Authorities in the strategically important department of Antioquia have refused to give credence to reports of a non-aggression pact between three of Colombia’s most powerful criminal groups, reported Colombian daily El Colombiano Friday.
Antioquia Police Commander Colonel Jose Gerardo Acevedo Ossa has branded the reports “rumors,” highlighting how blood continued to be spilled between the group in important drug production and transportation regions, especially in the northeast of the country.
Acevedo said, “In the northeast, the area where illicit crops and the drug trafficking corridor in to the Uraba and Atlantic coast can be found, a confrontation continues between the Urabeños and Rastrojos.”
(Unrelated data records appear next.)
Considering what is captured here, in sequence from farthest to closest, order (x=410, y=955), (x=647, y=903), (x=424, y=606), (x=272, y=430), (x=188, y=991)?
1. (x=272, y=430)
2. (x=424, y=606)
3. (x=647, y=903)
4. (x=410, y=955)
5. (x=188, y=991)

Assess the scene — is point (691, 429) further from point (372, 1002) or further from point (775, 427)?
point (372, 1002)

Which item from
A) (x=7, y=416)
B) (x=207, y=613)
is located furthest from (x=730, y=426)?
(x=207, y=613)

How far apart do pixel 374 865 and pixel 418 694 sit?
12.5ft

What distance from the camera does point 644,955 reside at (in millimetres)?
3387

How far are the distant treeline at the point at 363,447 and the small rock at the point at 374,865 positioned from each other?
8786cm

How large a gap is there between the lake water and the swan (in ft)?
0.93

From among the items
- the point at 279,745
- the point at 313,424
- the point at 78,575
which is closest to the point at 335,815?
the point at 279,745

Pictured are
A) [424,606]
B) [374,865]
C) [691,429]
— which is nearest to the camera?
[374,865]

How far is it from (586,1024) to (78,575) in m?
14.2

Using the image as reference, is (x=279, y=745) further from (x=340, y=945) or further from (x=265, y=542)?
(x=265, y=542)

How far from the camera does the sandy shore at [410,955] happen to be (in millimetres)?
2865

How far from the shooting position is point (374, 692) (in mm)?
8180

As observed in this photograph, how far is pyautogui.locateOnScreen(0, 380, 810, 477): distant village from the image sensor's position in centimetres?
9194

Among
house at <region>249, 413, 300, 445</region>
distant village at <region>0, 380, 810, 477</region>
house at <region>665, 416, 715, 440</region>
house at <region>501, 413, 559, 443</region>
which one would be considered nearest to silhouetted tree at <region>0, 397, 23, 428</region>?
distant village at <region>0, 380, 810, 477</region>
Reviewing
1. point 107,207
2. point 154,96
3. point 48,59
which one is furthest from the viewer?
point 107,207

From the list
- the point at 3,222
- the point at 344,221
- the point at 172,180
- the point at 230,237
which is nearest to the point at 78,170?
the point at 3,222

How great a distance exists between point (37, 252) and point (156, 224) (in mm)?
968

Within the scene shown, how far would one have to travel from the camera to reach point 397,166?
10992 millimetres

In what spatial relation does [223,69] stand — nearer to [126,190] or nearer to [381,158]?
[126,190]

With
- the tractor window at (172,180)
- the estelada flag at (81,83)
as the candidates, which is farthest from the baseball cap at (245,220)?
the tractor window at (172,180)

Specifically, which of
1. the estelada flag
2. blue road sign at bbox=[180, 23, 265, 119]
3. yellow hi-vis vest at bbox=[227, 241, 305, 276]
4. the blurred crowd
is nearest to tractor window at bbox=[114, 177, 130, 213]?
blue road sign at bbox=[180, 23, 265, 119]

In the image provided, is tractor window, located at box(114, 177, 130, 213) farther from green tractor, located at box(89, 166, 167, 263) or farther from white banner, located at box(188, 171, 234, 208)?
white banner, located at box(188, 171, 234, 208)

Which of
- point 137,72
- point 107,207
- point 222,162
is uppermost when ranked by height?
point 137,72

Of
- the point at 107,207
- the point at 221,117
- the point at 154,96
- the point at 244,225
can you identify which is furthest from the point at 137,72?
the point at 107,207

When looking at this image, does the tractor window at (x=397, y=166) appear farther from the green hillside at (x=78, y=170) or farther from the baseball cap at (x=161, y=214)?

Based upon this fact, Acevedo outlined how, even if an agreement had been reached, it did not signal an end to violence anywhere and it was unrealistic to expect it to be sustained in the long term.
Reports of the agreement suggest that a meeting took place between senior commanders of the Urabeños, Rastrojos and Paisas groups in Colombia’s second city Medellin, the capital of Antioquia, where a territory division was agreed to provide each group with an area of unchallenged influence over the drug trade.
Not only does Antioquia host extensive drug crop growing itself, but its central location in the country makes it particularly significant as a connection point between eastern growing regions and the coastal areas where drugs are shipped overseas. According to reports, control of Antioquia was handed to the Paisas as part of the territory divide.